The bullet points under each job are where your resume is won or lost. Most people fill them with dull lists of duties. Strong candidates use them to show impact. Here is how to write bullets that actually land.
Duties versus achievements A duty describes what you were supposed to do. An achievement describes what you accomplished. Compare: - Weak: "Responsible for managing social media accounts." - Strong: "Grew Instagram following from 2,000 to 15,000 in eight months through a weekly content plan."
The second tells a recruiter you can produce results, not just occupy a seat.
A simple formula Write each bullet as: action verb + what you did + result or scale. - Start with a strong verb: led, built, cut, launched, increased, streamlined. - Add specifics: what, for whom, how much. - End with the impact, ideally a number.

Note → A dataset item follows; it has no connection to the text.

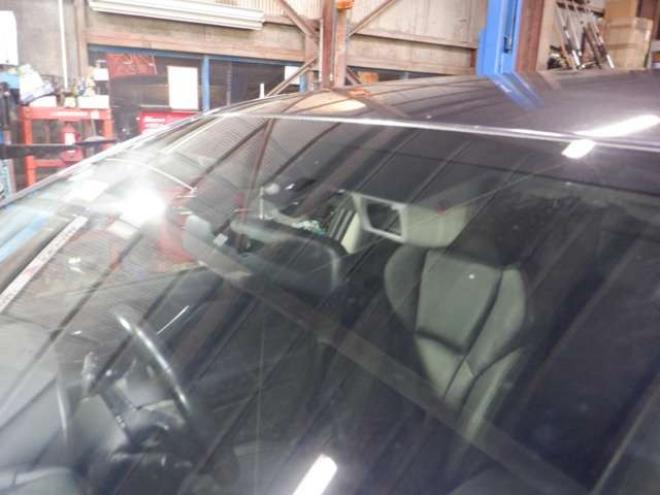 インプレッサスポーツ 2.0 i-L アイサイト 4WD　ブラックレザーセレクション　本州仕入れ　4WD　MOPナビ　B/T　TV　バックカメラ　ETC　クルコン　シートヒーター　レザーシート　衝突軽減　LEDヘッドライト　フォグランプ　ドアバイザー　スマートキー 2000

Example: "Redesigned the onboarding flow, reducing new-user drop-off by 22 percent."
Quantify whenever you can Numbers give your claims weight and catch the eye. Percentages, dollar amounts, time saved, team size, and volume all work. If you do not have an exact figure, a reasonable estimate ("about 50 customers a week") still beats a vague statement. Quantified bullets are remembered; generic ones are skimmed.
Trim the filler Cut phrases like "responsible for," "duties included," and "helped with." They add words and remove power. Start with the verb instead. Keep each bullet to one or two lines so the page stays scannable.
Before and after - Before: "Worked on improving customer service." - After: "Resolved customer issues 40 percent faster by building a shared FAQ and response library."
Rewrite every bullet on your resume this way, leading with a verb and ending with a result, and your experience will read as a record of impact rather than a list of chores.